図2 魚肉ペプチド(FP)投与時の骨内のカルシウム量
 
 


図3 魚肉ペプチド(FP)投与時のカルシウム吸収量
 
 
さらに、大腿骨を折るために必要な力を調べると、魚肉ペプチドを多く摂取したラットの骨で最も高くなりました(図4)。これは骨折するのにより多くの力が必要ということですから、骨折しにくい強い骨であると言うことができます。


図4 魚肉ペプチド(FP)投与時の骨の強さ
 
 
以上の結果から、魚肉ペプチドはカルシウムの早期吸収を促し、骨密度を高めて、より折れにくい健康な骨にするサポートをする可能性が示されました。

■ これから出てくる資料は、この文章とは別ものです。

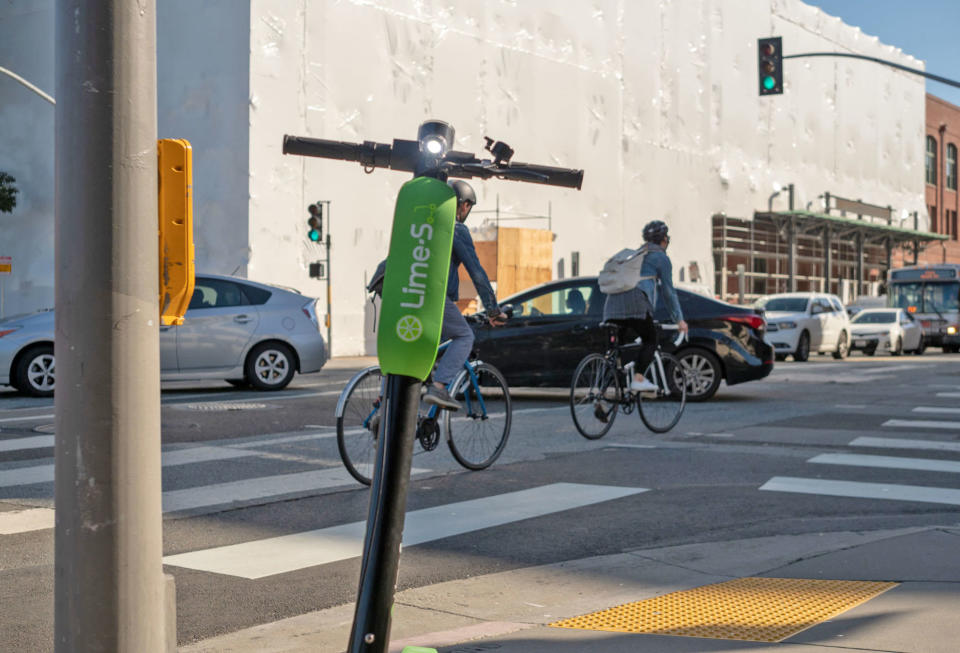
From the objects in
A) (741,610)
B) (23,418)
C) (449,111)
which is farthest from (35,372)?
(449,111)

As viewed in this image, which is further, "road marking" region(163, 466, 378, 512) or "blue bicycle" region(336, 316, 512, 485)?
"blue bicycle" region(336, 316, 512, 485)

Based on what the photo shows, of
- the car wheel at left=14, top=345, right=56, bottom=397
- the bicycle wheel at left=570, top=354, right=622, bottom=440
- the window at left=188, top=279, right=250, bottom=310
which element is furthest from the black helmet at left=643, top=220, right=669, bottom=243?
the car wheel at left=14, top=345, right=56, bottom=397

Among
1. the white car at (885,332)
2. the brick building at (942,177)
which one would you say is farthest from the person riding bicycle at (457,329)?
the brick building at (942,177)

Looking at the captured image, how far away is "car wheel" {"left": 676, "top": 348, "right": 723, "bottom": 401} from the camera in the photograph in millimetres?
14156

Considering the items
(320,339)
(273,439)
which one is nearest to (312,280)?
(320,339)

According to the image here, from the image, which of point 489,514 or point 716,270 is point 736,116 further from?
point 489,514

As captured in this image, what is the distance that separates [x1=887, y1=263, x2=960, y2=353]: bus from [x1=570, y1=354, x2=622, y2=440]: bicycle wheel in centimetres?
2976

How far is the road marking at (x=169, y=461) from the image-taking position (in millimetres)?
7656

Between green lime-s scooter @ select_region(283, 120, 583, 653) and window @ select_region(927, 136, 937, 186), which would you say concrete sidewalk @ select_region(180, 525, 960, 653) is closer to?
green lime-s scooter @ select_region(283, 120, 583, 653)

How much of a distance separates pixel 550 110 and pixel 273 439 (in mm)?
27397

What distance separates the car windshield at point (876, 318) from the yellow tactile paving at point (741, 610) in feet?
103

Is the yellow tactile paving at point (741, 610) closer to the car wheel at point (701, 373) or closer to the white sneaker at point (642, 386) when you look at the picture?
the white sneaker at point (642, 386)

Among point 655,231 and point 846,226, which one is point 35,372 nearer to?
point 655,231

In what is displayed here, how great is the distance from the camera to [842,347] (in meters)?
29.6
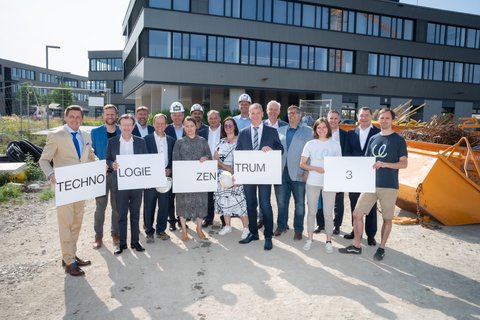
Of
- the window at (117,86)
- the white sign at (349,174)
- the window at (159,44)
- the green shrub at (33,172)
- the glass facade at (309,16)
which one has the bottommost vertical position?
the green shrub at (33,172)

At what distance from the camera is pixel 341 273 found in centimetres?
469

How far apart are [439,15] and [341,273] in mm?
36552

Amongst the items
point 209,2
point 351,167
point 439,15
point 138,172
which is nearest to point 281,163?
point 351,167

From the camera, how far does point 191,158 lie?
5.76m

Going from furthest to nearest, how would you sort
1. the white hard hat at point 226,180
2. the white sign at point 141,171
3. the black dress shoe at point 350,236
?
the black dress shoe at point 350,236, the white hard hat at point 226,180, the white sign at point 141,171

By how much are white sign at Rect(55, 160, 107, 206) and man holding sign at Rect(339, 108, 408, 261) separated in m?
3.72

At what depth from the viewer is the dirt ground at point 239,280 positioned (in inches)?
148

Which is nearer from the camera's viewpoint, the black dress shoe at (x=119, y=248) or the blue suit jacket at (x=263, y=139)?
the black dress shoe at (x=119, y=248)

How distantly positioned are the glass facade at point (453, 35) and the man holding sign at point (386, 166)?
33.7m

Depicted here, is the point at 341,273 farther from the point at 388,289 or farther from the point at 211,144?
the point at 211,144

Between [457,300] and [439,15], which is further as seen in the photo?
[439,15]

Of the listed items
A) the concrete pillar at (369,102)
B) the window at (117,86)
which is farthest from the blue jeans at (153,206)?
the window at (117,86)

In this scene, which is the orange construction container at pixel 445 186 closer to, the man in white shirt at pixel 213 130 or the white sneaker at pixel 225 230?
the white sneaker at pixel 225 230

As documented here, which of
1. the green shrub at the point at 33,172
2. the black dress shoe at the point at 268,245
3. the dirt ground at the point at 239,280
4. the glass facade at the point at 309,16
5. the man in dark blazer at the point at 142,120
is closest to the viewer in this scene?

※当研究について詳しくは、魚肉たんぱく研究所「資料室」をご覧ください。
「魚肉ペプチドによるラット骨性状(密度)向上効果に関する検討

魚肉ペプチドは骨の健康を保つ一助に

骨の健康を保つには、食事からカルシウム、ビタミンD、ビタミンKなどの栄養をバランス良く摂取し、運動をして骨に刺激を与えて強くすることが大切です。特に更年期以降の女性は骨密度が下がりやすいので、普段の食事・運動に加えて、魚肉ペプチドなど骨を強くする作用をもつサプリメントなどを併用してもよいかもしれません。